The youth committee’s leader, Rami Aman, 38, has not been heard from since he surrendered Thursday morning at Internal Security headquarters in Gaza City, a family member said late Friday afternoon.
…[After the Zoom meeting], he came in for vituperative criticism online, and early Thursday morning, a freelance Gaza journalist, Hind Khoudary, posted angry denunciations on Facebook of Mr. Aman and others on the call, tagging three Hamas officials, including Mr. Al-Bozom, to ensure it got their attention.
An arrest warrant was issued by the Hamas military prosecution, which handles accused collaborators with Israel, would-be suicide bombers and other serious security threats, Mr. Al-Bozom said. He did not identify or say how many other youth committee members had also been detained.”

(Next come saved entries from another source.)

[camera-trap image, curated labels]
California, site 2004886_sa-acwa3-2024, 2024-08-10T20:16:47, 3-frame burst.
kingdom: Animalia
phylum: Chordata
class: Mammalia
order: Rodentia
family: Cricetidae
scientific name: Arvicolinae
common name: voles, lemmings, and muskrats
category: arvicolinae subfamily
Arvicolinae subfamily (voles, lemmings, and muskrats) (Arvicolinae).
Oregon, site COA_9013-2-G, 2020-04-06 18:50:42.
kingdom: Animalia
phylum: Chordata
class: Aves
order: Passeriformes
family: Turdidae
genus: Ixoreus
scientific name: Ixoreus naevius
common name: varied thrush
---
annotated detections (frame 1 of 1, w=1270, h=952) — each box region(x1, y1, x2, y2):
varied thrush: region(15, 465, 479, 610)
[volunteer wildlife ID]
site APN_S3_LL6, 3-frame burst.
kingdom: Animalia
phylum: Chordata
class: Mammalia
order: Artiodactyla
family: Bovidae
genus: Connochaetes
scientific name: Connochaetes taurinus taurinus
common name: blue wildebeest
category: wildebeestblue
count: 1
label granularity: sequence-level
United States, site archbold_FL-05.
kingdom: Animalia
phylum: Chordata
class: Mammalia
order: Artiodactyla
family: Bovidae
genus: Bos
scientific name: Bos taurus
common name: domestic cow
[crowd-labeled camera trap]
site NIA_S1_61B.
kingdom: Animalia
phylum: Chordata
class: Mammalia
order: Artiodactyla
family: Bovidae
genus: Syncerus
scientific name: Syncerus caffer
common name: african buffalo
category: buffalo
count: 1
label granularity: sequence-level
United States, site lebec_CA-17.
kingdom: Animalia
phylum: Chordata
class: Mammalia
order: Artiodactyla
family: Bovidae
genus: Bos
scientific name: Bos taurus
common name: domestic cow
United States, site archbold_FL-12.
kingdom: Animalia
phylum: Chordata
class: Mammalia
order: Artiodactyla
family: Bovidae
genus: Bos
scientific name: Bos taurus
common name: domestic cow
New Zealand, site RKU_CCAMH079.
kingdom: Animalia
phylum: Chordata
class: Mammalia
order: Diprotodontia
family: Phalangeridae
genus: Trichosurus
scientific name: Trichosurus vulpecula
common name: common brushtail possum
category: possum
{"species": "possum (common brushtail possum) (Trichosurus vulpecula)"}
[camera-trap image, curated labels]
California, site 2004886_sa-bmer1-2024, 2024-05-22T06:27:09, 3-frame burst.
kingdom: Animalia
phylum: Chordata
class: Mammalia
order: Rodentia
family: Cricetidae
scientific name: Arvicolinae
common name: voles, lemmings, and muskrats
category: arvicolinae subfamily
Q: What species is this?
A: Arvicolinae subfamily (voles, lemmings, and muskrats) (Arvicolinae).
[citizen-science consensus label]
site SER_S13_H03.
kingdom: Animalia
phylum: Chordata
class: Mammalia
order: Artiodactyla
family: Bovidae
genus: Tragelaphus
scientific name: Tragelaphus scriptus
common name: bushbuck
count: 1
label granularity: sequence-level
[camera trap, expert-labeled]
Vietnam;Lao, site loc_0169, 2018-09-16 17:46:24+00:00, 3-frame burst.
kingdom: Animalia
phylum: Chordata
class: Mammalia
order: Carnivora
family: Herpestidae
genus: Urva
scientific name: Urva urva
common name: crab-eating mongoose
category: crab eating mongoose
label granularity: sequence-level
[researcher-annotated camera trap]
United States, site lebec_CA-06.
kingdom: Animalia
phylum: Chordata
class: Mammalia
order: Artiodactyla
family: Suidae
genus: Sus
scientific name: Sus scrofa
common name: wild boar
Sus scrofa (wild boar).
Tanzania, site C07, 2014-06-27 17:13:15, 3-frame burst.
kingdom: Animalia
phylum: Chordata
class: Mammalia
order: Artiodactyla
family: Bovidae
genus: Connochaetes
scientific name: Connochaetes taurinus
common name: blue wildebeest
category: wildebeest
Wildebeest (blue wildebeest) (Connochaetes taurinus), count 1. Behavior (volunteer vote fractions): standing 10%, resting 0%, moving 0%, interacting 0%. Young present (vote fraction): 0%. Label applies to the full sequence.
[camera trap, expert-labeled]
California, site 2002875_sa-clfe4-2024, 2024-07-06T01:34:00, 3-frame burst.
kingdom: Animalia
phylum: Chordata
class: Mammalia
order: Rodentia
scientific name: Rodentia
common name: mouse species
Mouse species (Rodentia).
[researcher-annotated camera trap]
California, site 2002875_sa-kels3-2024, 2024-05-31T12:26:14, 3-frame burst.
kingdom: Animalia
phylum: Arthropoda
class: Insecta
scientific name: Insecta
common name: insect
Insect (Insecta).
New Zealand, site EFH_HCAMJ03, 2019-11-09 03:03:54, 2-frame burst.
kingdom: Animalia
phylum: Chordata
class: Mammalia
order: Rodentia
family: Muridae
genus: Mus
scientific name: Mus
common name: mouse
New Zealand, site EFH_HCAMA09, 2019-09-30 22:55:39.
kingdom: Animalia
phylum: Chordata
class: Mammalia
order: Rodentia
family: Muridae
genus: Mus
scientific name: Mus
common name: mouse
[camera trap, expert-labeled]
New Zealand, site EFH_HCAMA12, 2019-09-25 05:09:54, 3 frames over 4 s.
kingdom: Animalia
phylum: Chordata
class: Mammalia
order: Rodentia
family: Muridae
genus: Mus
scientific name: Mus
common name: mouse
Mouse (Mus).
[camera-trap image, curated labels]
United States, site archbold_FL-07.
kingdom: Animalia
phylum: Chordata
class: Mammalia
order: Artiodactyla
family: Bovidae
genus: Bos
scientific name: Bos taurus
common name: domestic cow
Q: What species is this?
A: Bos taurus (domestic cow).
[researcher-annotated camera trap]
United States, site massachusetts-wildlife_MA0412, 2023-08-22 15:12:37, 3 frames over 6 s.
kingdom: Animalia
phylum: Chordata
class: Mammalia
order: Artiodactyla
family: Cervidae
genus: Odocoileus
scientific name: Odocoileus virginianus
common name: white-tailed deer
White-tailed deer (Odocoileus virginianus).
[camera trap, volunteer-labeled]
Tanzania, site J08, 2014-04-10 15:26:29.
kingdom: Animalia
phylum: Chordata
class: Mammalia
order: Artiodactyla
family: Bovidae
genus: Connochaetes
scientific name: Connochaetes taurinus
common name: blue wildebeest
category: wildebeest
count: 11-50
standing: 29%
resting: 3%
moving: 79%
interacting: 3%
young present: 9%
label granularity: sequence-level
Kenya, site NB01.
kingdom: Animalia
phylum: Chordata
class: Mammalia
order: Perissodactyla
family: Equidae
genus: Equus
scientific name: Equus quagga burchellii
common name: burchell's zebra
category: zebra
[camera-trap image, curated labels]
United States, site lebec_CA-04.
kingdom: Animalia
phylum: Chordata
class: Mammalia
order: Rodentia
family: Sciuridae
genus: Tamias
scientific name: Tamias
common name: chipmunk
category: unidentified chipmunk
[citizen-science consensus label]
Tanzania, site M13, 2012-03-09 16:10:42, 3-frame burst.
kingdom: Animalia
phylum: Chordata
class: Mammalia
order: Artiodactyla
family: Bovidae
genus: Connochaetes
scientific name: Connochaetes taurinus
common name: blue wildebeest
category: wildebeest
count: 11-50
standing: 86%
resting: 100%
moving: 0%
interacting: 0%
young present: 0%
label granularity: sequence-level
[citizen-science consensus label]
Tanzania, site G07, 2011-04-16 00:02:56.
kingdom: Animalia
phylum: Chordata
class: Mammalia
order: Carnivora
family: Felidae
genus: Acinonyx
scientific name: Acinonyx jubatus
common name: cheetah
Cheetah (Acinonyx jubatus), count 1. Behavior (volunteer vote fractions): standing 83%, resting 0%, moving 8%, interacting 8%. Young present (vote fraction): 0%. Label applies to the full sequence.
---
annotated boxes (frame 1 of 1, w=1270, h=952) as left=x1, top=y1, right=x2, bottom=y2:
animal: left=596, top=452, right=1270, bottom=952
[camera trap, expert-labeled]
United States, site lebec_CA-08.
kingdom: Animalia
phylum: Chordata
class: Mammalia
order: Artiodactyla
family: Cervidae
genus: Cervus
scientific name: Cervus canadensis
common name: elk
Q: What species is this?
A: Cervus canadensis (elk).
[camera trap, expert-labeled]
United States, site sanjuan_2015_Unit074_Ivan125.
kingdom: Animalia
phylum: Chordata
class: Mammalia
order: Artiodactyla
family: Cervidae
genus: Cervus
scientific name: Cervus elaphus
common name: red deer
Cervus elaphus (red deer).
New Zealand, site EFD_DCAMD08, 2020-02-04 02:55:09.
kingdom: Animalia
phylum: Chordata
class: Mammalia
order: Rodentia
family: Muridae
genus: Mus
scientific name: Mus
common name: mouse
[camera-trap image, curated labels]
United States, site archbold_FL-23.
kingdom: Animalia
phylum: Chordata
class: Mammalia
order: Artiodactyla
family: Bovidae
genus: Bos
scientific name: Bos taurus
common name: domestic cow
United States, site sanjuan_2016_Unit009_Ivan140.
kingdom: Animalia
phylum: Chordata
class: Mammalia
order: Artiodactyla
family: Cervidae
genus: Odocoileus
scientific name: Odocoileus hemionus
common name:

On the other hand, several Amnesty International branches (archived here) have instead found the time over the last few days to lobby Trip Advisor in an effort to get the company to de-list all attractions and accomodations in “settlements”—i.e. Jewish areas of the West Bank.
Instead, she has complained about online backlash against her generated by the NY Times piece, claiming in another Facebook rant that she only tagged the three high-ranking Hamas officials in her original post to register her dissatisfaction with “normalization” activities (meaning: any Palestinian having any kind of conversation with any Israeli).
Furthermore, Khoudary has justified her recent actions by continuing to decry “normalization” as a “crime”—even calling it “the worst sin” a Palestinian could commit (archived here, here, here and here). Not only that, she has tried to frame her actions as being universally approved of among Palestinians, presuming to speak on behalf of them all in a tweet that reads, “We dont want to talk with people who stole our land” (archived here).